The most well-preserved pottery from the Stone Age ever found in Norway has turned up in an unspoiled dwelling site not far from Kristiansand. The find is considered an archaeological sensation.
The discovery of a “sealed” Stone Age house site from 3500 BC has stirred great excitement among archaeologists from Norway’s Museum of Cultural History at the University in Oslo. The settlement site at Hamresanden, close to Kristiansand’s airport at Kjevik in Southern Norway, looks like it was covered by a sandstorm, possibly in the course of a few hours.
The catastrophe for the Stone Age occupants has given archaeologists an untouched “mini-Pompeii,” containing both whole and reparable pots.
“This is the first time we’ve made a find like this in Norway,” the spokesperson for the Hamresanden excavation, assistant professor Håkon Glørstad, told newspaper Aftenposten.
“Usually, clay pots from this period, which we call traktbegerkulturen, (literally, “the funnel beaker culture”) are broken and in tiny pieces,” Glørstad said. “Here we find them almost intact. One entirely complete vessel, 25 to 30 cm deep, with a 35-cm diameter at the rim, has been taken out of the ground packed in its clod of soil.”

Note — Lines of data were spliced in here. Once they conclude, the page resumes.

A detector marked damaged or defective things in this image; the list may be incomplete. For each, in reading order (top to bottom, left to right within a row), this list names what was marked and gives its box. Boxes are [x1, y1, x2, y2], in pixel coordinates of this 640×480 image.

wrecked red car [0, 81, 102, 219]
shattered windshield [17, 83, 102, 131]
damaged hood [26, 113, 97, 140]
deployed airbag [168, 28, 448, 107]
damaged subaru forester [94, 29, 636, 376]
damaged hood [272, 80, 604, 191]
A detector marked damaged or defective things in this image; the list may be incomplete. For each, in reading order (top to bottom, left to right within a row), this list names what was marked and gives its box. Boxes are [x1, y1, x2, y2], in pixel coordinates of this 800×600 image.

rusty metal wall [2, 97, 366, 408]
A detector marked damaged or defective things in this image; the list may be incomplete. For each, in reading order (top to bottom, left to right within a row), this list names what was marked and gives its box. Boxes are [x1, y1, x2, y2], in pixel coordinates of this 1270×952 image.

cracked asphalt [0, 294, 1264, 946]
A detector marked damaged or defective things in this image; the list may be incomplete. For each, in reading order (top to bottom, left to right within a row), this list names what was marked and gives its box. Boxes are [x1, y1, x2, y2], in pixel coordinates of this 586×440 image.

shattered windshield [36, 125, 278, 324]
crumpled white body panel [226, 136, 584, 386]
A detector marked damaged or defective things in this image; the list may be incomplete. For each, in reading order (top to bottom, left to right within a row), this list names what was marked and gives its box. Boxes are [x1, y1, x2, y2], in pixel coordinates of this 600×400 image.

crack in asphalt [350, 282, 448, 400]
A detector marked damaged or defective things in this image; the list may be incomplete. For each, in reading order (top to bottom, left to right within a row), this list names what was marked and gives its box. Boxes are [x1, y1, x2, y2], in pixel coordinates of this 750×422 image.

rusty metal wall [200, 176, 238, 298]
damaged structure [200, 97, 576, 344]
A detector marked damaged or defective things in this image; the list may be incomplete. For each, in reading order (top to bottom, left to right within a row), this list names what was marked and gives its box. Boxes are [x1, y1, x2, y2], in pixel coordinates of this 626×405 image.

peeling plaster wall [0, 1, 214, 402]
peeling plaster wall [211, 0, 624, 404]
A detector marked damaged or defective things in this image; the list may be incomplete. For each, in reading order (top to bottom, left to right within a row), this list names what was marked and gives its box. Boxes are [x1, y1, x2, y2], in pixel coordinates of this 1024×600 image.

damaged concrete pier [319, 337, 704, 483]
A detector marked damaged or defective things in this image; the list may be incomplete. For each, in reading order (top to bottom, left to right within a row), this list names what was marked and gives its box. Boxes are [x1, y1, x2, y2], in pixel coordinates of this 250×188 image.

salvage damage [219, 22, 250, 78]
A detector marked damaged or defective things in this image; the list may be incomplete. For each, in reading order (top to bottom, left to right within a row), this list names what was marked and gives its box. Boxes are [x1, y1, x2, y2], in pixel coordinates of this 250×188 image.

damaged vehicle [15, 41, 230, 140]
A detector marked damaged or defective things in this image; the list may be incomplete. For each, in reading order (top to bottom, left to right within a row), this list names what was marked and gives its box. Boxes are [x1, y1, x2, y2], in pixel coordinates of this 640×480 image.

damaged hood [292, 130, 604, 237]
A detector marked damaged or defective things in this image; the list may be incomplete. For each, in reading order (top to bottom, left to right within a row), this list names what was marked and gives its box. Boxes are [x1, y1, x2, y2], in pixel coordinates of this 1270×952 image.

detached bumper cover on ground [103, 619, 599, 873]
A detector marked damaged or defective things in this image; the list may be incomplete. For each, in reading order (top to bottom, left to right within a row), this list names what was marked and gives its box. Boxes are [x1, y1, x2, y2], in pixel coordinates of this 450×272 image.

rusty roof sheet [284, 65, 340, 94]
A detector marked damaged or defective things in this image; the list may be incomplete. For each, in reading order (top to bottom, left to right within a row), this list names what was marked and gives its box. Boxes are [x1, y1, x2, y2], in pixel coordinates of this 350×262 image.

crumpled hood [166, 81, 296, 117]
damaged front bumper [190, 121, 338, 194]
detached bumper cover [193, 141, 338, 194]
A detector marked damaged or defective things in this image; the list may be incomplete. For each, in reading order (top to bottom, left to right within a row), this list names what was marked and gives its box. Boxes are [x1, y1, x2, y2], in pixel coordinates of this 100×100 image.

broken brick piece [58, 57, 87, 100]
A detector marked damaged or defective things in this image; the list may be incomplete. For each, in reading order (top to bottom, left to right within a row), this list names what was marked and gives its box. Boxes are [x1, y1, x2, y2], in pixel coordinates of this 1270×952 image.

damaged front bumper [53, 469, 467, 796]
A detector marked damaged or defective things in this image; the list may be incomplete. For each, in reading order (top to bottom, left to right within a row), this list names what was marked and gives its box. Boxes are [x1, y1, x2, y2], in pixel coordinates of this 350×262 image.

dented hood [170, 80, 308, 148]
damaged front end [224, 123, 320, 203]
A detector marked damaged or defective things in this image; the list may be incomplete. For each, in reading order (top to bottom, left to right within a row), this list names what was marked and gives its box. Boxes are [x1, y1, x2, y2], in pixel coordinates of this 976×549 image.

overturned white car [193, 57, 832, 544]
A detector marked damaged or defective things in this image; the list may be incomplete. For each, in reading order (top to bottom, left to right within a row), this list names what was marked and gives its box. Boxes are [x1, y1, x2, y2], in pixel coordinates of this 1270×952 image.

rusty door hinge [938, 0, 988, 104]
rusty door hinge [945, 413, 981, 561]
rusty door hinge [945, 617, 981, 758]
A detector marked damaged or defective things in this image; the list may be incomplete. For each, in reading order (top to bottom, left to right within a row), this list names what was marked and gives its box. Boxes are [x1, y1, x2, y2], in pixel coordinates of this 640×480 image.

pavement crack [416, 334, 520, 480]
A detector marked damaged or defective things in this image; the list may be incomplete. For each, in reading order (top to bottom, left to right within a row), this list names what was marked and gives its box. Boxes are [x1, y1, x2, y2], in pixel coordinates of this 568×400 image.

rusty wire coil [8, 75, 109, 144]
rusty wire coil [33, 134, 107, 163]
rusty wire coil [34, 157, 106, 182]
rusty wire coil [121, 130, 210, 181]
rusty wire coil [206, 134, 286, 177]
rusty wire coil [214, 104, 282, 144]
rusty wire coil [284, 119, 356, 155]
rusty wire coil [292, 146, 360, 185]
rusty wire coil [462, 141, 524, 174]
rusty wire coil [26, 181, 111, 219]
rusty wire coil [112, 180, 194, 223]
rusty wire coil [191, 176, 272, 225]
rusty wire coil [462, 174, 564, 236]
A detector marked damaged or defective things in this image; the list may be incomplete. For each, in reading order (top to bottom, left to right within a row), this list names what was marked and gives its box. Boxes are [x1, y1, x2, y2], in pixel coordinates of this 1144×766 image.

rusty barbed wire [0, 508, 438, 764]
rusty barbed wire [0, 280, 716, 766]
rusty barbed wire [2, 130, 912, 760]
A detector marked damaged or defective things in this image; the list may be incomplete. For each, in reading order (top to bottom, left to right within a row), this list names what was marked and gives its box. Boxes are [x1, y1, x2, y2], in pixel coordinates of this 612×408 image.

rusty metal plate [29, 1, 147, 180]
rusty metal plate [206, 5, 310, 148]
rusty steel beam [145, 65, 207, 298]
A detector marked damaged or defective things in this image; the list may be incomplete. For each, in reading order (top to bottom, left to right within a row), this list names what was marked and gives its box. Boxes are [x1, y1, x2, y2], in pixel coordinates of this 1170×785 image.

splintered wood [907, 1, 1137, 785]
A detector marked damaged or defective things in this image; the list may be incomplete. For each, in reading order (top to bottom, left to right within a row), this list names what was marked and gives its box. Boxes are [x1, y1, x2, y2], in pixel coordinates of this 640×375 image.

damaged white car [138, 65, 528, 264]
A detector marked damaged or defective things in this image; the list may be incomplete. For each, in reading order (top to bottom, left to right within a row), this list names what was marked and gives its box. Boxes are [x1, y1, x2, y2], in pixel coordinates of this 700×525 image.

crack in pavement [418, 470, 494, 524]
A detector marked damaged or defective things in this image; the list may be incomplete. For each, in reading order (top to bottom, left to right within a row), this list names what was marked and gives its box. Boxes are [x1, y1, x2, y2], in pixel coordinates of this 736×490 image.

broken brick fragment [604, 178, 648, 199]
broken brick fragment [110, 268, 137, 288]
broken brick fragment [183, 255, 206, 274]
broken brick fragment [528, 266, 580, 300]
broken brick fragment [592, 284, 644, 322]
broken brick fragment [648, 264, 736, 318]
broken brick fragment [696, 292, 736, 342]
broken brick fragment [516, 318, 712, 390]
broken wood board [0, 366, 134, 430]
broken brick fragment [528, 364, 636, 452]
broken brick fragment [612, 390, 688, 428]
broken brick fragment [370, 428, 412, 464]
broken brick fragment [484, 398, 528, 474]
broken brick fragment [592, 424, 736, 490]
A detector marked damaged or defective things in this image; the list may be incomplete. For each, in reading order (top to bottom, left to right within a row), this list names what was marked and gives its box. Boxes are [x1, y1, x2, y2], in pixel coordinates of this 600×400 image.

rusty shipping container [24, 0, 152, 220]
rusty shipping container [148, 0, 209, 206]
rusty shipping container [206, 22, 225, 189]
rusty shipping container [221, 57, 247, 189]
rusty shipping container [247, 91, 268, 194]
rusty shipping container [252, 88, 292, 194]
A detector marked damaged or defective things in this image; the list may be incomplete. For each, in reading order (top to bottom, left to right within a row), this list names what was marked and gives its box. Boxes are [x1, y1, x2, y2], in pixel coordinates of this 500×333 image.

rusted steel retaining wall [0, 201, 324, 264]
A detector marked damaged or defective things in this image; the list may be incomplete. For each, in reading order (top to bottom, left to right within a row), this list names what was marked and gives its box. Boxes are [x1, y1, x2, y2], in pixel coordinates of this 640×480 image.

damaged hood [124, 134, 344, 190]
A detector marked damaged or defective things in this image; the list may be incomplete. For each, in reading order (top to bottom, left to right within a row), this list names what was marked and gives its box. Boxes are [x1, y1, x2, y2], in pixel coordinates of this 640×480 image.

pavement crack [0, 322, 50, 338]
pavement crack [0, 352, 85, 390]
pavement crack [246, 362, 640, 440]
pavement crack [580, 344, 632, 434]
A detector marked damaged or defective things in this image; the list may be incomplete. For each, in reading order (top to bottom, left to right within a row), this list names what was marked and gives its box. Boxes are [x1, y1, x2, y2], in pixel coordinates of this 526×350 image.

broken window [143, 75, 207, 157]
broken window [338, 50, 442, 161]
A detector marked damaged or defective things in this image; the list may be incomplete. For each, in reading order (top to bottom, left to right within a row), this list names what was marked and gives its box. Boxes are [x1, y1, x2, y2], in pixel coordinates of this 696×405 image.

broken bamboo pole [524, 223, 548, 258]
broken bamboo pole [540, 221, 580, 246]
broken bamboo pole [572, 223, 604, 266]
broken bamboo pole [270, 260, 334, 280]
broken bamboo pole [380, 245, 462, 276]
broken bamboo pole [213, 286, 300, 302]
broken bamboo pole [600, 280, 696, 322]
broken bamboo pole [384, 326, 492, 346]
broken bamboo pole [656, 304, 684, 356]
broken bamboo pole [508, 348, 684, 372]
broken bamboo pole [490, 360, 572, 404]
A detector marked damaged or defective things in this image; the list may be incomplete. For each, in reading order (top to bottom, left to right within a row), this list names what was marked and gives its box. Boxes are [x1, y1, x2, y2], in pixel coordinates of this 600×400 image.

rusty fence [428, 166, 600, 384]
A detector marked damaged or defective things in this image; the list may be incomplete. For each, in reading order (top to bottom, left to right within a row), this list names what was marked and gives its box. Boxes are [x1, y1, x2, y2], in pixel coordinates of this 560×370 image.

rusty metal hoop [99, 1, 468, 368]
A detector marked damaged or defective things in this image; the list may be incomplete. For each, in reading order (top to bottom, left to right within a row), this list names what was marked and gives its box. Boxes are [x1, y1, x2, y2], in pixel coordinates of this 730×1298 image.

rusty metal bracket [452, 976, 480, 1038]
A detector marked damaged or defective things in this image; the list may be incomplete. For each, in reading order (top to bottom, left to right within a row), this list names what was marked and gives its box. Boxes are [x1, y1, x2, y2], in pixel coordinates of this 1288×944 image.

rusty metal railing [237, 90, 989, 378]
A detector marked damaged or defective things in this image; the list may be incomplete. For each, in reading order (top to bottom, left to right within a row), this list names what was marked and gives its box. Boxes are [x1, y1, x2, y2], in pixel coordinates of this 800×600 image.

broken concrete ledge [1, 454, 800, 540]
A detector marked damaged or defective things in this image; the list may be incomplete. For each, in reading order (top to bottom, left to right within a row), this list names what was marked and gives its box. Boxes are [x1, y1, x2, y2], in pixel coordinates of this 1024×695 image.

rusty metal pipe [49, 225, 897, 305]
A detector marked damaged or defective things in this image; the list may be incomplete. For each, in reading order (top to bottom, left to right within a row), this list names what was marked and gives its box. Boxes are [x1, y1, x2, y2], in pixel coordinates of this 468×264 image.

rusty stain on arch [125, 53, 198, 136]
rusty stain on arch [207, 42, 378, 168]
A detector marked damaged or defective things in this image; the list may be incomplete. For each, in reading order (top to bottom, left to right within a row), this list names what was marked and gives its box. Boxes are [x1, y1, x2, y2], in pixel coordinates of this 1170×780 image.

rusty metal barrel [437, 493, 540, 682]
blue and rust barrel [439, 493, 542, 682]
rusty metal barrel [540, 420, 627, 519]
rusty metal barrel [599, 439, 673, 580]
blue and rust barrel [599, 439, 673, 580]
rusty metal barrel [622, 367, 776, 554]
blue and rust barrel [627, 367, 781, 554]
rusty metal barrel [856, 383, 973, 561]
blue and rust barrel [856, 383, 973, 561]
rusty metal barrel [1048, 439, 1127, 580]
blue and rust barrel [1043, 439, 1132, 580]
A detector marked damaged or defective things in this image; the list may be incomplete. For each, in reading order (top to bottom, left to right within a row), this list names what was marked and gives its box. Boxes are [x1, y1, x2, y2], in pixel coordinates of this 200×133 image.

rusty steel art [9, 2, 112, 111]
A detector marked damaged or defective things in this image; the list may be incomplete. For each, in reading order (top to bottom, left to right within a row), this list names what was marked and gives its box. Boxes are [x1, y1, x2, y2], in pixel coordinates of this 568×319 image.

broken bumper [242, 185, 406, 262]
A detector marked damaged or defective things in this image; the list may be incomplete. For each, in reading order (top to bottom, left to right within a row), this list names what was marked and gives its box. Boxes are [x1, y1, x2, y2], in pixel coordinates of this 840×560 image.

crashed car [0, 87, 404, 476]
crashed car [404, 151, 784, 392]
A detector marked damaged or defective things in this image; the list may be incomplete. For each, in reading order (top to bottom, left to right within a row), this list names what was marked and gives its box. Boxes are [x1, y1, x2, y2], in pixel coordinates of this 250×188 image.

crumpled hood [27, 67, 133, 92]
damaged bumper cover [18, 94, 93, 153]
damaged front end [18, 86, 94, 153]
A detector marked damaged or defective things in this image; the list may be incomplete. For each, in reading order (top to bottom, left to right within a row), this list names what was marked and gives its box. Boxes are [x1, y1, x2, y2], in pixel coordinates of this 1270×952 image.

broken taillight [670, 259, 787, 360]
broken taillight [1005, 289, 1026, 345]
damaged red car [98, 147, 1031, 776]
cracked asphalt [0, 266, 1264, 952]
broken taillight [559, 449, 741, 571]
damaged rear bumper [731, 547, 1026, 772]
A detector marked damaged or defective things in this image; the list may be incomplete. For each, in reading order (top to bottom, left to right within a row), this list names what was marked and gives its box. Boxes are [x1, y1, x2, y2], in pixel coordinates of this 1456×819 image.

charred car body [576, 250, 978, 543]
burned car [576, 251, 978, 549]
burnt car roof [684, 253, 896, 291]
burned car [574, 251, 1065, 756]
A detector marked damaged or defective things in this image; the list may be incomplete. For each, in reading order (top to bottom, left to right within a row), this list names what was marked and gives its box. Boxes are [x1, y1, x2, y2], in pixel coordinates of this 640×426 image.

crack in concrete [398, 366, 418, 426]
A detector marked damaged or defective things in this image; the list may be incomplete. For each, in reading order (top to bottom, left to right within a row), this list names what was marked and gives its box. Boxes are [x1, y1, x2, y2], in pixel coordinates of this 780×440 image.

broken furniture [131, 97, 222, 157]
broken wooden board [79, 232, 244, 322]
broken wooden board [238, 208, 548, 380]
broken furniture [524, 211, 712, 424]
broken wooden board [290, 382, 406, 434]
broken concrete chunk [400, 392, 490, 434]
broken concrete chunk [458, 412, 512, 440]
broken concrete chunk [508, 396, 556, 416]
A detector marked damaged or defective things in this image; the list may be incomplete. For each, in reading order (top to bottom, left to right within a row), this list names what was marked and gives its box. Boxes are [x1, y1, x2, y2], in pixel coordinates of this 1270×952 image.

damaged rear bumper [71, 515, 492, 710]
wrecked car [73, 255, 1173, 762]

Glørstad it will be “carefully and finally stripped of the last of the earth, in about the same way that one uncovers a dinosaur skeleton.” He added that the team working on the site at Hamresanden has discovered so many large shards of pottery that they think they can put together as many as eight beaker-shaped vessels.
“This is an archaeological sensation,” Glørstad claimed.
The dwelling site lies 11 meters over sea level today, but was at the water’s edge 5,500 years ago. The find is located at the modern Hamresanden camping site, some 70 to 80 meters from today’s shoreline.
Excavations were started prior to building retirement homes on the land. The discoveries were made at a depth of two meters below ground. So far around 300 square meters have been excavated, resulting in the need to transport enormous amounts of soil.
“During this period, Norway was much drier than today, and sandstorms were far from rare, as various strata of sand deposits at the site show,” Glørstad told Aftenposten. “Last year’s pilot survey suggested that we might find something here. The site is ideally situated for a coastal settlement, next to the mouth of a river of significant proportions.”
He said the archaeologists have also found as many as 20 arrowheads and tailings from tool production, including “complete wooden artifacts.”
The excavations at Hamresanden may yield new information not only about this particular site, but also about how the shoreline has changed in this part of Southern Norway. When this site was inhabited, it was nine meters lower than today, while the Oslo area was 37 meters lower in the same period, since the innland regions were weighed down further under the weight of ice from the Ice Age.
“As the sea level was even lower in times preceding this, we can expect to find much older dwelling sites under water in the same area,” says Glørstad to Aftenposten.